Une opposition un peu
perdue
Un effort de mémoire suffit pour
se rappeler la déclaration de Nicolas Sarkozy au lendemain du
référendum sur le Traité constitutionnel européen, telle que
France Inter l'a rediffusée lundi matin 4 février. Sa
déclaration, un peu solennelle, manifestait son écoute et son
respect à l'égard du vote des Français. Principale leçon tirée
par le Président, dès son entrée en fonction : les affaires
européennes sont trop sérieuses pour être laissées au bon
vouloir du peuple. En revanche, le Président a fait le pari de
convaincre son opposition de valider l'adoption en force, via le
Congrès, d'un texte dont son principal inspirateur lui-même,
Valéry Giscard d'Estaing, a déclaré qu'il était l'exacte
reproduction du TCE.
Ce pari a, hélas, été gagné
facilement par le Président.
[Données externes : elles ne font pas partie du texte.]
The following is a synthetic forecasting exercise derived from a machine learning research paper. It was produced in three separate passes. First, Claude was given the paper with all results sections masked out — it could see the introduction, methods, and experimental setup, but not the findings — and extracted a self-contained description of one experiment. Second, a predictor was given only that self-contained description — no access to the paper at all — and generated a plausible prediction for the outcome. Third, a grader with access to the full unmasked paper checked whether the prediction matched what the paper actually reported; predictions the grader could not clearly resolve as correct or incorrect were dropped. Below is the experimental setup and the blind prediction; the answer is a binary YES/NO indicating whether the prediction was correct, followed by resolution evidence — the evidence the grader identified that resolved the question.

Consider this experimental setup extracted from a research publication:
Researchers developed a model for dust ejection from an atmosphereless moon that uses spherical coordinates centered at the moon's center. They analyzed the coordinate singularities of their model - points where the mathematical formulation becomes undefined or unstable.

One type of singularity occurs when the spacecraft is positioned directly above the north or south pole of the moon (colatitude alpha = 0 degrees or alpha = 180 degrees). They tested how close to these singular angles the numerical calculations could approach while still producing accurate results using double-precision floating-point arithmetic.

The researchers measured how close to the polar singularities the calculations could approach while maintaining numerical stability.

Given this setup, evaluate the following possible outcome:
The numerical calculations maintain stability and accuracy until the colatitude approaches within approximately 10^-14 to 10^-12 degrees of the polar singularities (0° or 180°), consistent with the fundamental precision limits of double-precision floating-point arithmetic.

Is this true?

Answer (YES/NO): NO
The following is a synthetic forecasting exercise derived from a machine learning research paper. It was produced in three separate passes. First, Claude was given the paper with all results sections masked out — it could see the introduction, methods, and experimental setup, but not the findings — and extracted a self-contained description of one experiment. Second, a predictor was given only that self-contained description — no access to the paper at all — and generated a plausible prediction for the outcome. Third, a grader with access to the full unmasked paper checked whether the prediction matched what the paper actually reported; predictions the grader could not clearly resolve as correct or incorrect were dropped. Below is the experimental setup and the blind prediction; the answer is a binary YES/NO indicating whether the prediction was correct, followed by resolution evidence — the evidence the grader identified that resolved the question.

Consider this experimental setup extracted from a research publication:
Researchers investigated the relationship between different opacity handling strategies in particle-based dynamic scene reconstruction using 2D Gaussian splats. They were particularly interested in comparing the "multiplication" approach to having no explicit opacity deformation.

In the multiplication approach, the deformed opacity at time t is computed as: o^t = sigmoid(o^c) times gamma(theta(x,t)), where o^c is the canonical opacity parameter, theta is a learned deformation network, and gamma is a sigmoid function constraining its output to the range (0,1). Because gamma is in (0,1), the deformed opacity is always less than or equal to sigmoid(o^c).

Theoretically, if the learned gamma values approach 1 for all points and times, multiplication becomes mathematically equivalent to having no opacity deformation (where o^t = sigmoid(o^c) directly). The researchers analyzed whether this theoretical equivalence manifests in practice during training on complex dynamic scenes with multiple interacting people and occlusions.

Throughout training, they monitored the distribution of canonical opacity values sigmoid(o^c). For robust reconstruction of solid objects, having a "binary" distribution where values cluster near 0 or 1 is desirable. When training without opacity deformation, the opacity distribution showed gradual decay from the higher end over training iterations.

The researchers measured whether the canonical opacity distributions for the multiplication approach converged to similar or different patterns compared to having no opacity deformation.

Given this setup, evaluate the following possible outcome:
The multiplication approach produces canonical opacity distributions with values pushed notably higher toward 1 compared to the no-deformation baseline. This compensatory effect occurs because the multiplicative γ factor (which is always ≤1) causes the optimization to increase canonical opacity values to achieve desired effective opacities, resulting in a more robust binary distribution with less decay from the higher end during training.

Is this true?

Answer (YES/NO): NO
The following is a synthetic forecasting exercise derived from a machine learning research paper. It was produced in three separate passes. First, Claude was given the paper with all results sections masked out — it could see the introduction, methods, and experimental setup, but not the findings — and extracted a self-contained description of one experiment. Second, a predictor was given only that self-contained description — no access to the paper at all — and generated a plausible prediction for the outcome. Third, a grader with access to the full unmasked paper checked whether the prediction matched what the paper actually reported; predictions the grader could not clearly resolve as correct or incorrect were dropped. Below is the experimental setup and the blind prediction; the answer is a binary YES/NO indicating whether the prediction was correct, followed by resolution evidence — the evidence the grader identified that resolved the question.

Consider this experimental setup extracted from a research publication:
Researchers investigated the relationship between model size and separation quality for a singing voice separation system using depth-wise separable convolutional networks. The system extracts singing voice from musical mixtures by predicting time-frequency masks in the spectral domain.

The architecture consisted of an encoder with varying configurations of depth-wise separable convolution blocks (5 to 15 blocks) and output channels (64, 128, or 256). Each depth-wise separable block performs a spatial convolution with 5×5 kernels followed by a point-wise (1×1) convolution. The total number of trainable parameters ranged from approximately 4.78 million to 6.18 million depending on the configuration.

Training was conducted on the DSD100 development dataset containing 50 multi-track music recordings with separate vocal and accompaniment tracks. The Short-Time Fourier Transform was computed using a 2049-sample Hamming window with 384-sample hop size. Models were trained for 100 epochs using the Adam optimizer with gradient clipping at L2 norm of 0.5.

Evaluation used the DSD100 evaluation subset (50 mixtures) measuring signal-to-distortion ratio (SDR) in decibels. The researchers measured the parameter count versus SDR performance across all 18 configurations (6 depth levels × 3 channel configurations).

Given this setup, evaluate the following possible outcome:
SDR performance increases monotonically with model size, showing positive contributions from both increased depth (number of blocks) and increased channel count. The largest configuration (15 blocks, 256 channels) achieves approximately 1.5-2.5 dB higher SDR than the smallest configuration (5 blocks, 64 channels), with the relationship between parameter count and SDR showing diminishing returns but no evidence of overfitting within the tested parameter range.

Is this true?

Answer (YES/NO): NO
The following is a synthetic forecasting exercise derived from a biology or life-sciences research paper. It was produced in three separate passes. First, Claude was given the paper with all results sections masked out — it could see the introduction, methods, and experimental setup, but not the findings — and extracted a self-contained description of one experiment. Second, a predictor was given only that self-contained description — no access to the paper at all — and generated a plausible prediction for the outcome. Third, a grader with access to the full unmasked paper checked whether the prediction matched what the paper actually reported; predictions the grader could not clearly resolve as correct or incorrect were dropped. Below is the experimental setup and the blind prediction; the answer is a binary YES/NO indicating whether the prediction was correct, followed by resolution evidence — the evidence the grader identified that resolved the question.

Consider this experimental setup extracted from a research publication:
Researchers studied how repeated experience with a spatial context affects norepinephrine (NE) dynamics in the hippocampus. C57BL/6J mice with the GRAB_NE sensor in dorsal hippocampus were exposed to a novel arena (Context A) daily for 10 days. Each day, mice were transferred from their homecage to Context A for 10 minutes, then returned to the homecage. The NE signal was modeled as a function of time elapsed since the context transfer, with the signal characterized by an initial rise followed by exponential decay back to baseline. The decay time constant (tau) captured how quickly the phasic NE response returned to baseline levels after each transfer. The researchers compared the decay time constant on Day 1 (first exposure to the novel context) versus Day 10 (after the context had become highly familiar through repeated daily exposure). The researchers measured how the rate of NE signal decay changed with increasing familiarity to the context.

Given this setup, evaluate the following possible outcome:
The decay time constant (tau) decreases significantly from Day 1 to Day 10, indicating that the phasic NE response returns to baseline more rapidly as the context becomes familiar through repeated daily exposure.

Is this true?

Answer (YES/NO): YES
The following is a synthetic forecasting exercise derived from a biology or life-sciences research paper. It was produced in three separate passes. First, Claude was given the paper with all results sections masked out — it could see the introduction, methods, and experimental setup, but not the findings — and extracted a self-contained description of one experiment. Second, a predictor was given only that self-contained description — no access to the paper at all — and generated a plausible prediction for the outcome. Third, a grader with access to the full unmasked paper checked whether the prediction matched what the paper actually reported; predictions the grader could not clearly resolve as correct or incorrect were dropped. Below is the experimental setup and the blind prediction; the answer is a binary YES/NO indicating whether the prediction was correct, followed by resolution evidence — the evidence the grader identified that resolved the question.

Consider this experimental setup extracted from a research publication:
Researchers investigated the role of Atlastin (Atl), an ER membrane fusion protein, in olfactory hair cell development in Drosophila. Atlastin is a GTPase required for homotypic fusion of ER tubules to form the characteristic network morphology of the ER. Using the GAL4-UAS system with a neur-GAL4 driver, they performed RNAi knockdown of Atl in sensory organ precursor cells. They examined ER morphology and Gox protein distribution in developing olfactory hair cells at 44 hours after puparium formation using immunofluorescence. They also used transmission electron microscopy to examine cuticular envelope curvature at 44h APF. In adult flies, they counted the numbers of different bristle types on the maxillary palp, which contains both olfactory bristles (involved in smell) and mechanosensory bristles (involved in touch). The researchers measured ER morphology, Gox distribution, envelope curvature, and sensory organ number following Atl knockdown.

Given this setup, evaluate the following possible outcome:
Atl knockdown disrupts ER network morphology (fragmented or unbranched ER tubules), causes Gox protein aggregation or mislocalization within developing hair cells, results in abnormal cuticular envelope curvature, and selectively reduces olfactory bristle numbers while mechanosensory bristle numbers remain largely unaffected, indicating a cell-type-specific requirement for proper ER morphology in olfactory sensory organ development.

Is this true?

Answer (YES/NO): YES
François Bayrou ne s'est guère
exprimé sur le sujet, et le PS a raté une occasion de se
réconcilier avec les nonistes et de ressouder ses propres rangs.
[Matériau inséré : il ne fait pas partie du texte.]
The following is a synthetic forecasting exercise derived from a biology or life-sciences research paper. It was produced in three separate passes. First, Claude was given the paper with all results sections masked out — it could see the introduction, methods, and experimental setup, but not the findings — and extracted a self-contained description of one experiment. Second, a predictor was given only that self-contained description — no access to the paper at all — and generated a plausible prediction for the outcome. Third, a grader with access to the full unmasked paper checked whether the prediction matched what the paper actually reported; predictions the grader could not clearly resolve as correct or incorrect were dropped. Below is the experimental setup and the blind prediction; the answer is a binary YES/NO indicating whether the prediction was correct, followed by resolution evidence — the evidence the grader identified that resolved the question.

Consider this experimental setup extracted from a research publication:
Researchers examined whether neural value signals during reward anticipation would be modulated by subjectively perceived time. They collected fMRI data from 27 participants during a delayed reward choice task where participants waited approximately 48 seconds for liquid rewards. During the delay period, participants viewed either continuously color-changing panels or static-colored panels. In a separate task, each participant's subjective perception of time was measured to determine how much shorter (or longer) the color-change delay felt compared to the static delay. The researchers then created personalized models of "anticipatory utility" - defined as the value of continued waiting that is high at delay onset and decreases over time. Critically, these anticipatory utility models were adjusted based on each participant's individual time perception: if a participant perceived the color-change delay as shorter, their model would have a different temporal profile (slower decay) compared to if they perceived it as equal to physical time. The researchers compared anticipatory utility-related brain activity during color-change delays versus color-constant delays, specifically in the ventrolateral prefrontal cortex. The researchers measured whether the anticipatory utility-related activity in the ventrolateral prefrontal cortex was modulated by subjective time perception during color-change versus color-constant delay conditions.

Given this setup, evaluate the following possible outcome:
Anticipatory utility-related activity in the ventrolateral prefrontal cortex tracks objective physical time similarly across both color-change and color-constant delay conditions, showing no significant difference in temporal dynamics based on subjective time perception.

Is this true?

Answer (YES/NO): NO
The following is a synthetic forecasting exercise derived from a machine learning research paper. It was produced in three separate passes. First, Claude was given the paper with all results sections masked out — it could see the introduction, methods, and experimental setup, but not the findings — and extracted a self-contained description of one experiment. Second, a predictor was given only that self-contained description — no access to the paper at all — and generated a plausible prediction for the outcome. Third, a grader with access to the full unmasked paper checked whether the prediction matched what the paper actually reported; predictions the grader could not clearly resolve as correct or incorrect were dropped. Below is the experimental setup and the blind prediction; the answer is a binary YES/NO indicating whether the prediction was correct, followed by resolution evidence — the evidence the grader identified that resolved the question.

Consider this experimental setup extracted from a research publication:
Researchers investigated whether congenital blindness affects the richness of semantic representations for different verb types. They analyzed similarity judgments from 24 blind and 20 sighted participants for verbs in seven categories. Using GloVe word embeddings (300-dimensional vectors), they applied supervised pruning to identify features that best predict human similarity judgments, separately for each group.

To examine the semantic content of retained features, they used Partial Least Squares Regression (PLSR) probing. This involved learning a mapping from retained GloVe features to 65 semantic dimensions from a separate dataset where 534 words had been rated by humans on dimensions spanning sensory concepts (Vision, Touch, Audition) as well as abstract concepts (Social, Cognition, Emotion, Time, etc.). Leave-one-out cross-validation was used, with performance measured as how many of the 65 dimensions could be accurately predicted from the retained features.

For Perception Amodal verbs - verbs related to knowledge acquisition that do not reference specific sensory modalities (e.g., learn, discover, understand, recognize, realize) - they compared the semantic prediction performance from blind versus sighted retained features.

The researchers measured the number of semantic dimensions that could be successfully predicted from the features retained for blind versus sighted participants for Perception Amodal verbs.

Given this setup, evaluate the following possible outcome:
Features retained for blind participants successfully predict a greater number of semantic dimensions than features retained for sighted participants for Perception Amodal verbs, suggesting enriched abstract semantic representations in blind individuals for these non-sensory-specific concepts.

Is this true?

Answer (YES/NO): NO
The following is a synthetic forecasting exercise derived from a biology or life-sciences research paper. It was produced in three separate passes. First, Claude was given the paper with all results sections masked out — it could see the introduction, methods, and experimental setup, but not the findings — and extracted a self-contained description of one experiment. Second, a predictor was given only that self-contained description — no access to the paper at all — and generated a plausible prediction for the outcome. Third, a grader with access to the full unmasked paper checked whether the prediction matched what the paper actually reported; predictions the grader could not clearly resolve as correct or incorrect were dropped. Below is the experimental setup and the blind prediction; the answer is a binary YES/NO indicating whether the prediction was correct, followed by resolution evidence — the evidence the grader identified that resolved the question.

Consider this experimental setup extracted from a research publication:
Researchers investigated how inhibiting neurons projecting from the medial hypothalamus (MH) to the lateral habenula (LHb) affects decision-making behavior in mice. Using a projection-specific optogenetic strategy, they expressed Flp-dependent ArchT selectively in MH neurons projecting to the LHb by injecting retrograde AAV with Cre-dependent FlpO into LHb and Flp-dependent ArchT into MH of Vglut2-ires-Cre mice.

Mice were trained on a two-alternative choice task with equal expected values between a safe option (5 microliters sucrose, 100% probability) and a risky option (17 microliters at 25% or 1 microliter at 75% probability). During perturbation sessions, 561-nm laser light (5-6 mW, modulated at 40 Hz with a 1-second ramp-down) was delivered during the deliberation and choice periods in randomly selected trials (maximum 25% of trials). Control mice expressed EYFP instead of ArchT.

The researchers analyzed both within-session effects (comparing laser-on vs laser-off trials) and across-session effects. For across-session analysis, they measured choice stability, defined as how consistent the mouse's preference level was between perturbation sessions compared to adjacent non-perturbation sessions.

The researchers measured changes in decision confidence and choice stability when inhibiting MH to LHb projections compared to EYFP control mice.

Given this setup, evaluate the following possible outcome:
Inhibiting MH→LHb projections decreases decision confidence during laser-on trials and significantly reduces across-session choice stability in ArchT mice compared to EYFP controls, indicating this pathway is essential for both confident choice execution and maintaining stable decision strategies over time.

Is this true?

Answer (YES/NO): NO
Il aurait suffi aux socialistes de défendre une position commune
aux partisans du « oui » et aux partisans du «non» : l'exigence
d'un référendum, puisque la candidate Ségolène Royal s'était
engagée à soumettre tout projet de nouveau traité au suffrage
universel.
Mais non ! Entre la solidarité
avec les élites et le principe démocratique, la majorité des
socialistes, y compris certains partisans du «non» comme Arnaud
Montebourg, ont choisi : ce sera «oui» à Sarkozy et «non» au
référendum.
Une image décourageante de la
démocratie
Lundi matin sur France Inter,
Pierre Moscovici n'était pas à la fête pour justifier ce choix.
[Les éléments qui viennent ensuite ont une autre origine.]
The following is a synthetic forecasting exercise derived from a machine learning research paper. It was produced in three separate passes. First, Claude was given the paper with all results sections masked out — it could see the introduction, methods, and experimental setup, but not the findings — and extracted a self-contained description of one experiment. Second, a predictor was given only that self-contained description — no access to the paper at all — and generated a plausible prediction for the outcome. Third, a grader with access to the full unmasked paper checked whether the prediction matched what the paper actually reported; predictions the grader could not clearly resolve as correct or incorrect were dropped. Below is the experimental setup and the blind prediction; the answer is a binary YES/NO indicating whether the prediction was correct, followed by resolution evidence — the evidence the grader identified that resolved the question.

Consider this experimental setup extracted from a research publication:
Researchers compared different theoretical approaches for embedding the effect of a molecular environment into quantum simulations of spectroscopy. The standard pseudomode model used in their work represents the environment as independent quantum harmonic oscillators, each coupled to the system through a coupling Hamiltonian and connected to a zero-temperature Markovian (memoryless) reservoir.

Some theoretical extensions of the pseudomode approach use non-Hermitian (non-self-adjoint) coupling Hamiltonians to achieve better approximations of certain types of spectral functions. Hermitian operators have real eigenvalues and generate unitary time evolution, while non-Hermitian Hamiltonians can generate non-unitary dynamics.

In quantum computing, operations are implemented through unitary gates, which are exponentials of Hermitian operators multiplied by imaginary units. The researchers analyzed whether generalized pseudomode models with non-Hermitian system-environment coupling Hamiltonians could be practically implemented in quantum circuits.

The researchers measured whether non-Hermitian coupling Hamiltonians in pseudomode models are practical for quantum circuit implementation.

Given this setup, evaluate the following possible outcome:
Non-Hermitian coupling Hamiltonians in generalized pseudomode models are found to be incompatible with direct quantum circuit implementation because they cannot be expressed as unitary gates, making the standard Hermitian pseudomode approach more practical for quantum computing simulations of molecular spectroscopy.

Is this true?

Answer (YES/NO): YES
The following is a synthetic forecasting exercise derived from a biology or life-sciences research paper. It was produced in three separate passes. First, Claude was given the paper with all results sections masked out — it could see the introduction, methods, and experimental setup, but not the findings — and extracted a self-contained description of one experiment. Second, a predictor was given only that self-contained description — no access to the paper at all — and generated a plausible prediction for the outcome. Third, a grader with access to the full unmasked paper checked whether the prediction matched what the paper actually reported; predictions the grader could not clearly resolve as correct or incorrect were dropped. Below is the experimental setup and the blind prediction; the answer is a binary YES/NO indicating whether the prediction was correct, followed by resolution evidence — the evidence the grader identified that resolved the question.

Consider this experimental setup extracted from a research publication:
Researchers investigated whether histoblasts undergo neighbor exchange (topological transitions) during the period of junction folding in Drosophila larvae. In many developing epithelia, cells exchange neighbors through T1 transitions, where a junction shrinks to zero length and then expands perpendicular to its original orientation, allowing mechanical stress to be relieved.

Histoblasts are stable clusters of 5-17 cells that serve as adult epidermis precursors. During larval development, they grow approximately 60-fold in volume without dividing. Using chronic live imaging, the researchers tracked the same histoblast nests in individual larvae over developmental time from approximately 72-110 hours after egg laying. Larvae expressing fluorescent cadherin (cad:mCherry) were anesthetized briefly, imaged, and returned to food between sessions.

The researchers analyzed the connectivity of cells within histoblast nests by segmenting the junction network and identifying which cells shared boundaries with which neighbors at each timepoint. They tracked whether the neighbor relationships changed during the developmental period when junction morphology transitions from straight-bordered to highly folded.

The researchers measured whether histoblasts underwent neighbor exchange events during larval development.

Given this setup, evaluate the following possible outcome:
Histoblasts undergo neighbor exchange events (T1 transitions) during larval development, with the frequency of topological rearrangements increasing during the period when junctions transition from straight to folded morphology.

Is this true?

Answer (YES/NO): NO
Comment expliquer la position du PS, favorable à un référendum
alors qu'il n'a pas agi de la seule façon qui pouvait l'imposer
: voter «non» à la réforme de la constitution pour obliger le
Président à organiser un référendum. Ce que Libération appelle «
le dernier tour de piste des nonistes » aurait pu être la
première victoire de l'opposition. Jean-Luc Mélenchon a raison
de dire : « on aurait pu faire mettre un genou à terre à
Sarkozy. Il va gagner, pas par sa force mais par nos faiblesses.
»
En avalisant le Traité de
Lisbonne, la droite et la gauche française ne commettent pas
seulement une forfaiture, ils se mettent durablement en position
d'impuissance. Ce qui les conduira le président de la République
à déplorer l'euro fort sans pouvoir influer sur la Banque
centrale européenne, ou, le PS à dénoncer l'absence de fiscalité
européenne sans pouvoir l'imposer à la Commission de Bruxelles.
La droite comme la gauche
spéculent sur les facultés d'oubli de la population. Espérons
qu'ils se trompent : Cécilia Sarkozy en tête de gondole des
livres vendus, Ségolène Royal à Vivement Dimanche et le mariage
à l'Elysée dessinent une image dégradée et décourageante de la
démocratie française. Ce n'est pas en regardant ailleurs que
l'on contribuera à son renouveau. Il ne nous reste plus qu'à
espérer des Irlandais ou des Anglais qu'ils disposent le grain
de sable utile à la préservation de la souveraineté populaire.